I have two great roommates, and between the three of us, we have a multitude of friends. The trouble is, when we throw a party it gets way out of hand. There are just too many people crammed into a tight space, and before you know it, things are being knocked over, no one can get to the beer cooler, and everyone's a big sweaty mess.
How can we throw a party and invite all the people we want to see, and at the same time limit it, and at the SAME time, not hurt anyone's feelings??

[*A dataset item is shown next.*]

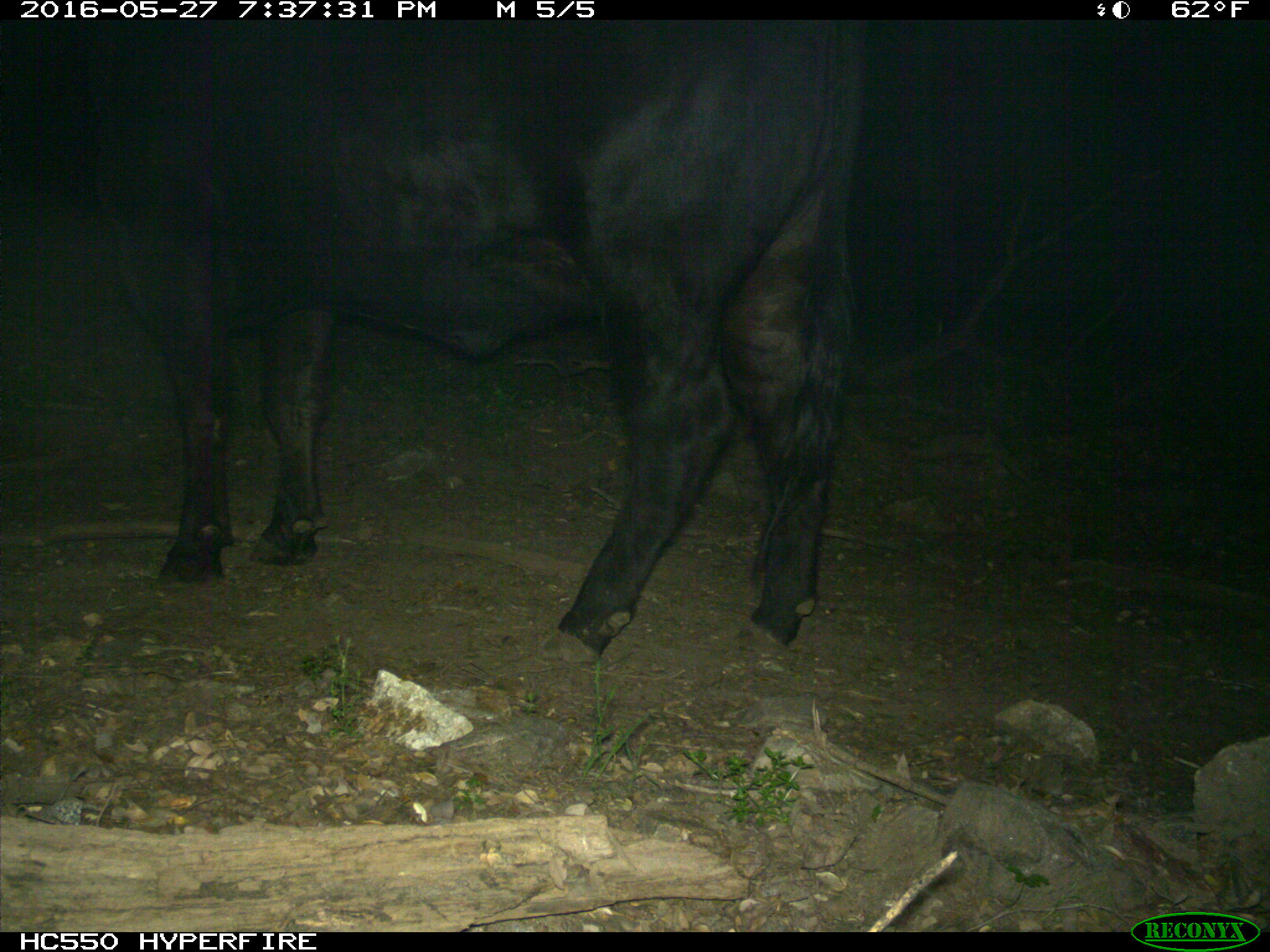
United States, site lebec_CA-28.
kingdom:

Ah, the perils of being popular! How can you balance your desire to have nice things with your desire to keep from excluding anyone? From planning a wedding to figuring out how many people can safely fit around a fondue pot, as a host you've got to whittle down the guest list to something manageable. That isn't easy, and it's especially hard when you have three Little Miss Populars under one 1,000 square-foot roof.

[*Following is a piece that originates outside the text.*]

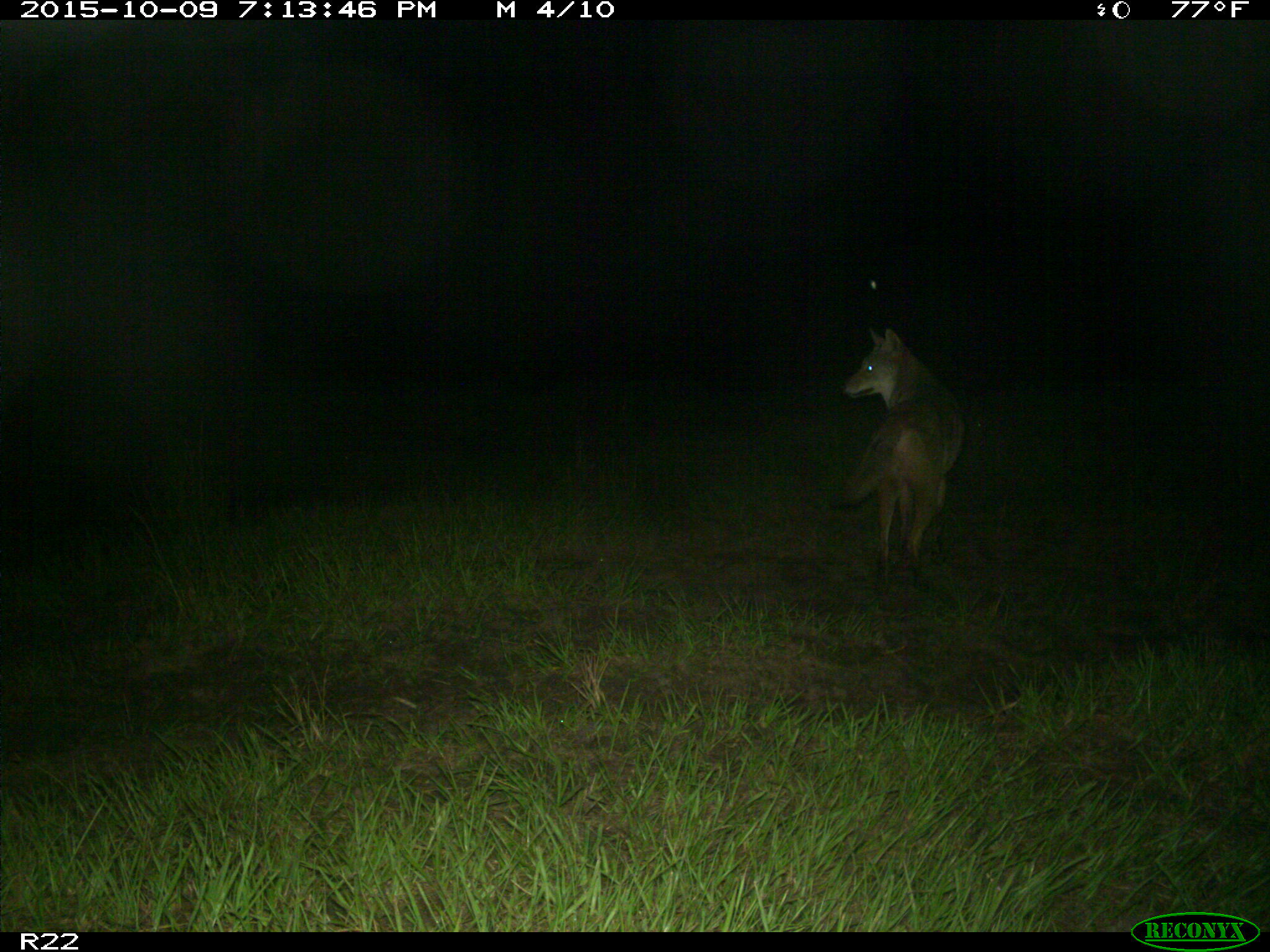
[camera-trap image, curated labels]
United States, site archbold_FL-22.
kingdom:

I have a solution to your problem: A three-tiered party system.
1) The Big Bash
Once a year, throw a giant rager. Each of you can invite your whole guest list. Be sure to plan this during warm weather, when people can spill out into the backyard, and onto porches. Don't have a yard? Consider teaming up and renting a venue. Throw a party for the ages, and hopefully get the huge party urge out of your system for the next 364 days.
2) The Birthday Party
The only time you'll be able to keep your party mid-sized is when it's *your* party - especially when you're the one footing the whole bill. Let your roommates know that it's nothing personal, but you just want your besties around for your special day. Tell them it's fine if they want to bring a friend or two, but you don't want a house full of strangers crowding you - you want to get lots of face time with your guests. And naturally, you can extend this same courtesy with them on their birthdays.
3) The Private Party
If four parties a year isn't enough to satisfy your entertaining spirit, then by all means, plan some additional smaller parties. Let your roommates know you're just having a few friends over Saturday night - and by a few, you mean fewer than 10. If they each bring a friend that's fine, but more people than that would make movie night, game night, or your chili cook-off really unwieldy. If your other friends catch wind of it, hopefully they'll understand that there's only so much room on your couch or so many burners on your stove, and that it's nothing personal that they weren't invited.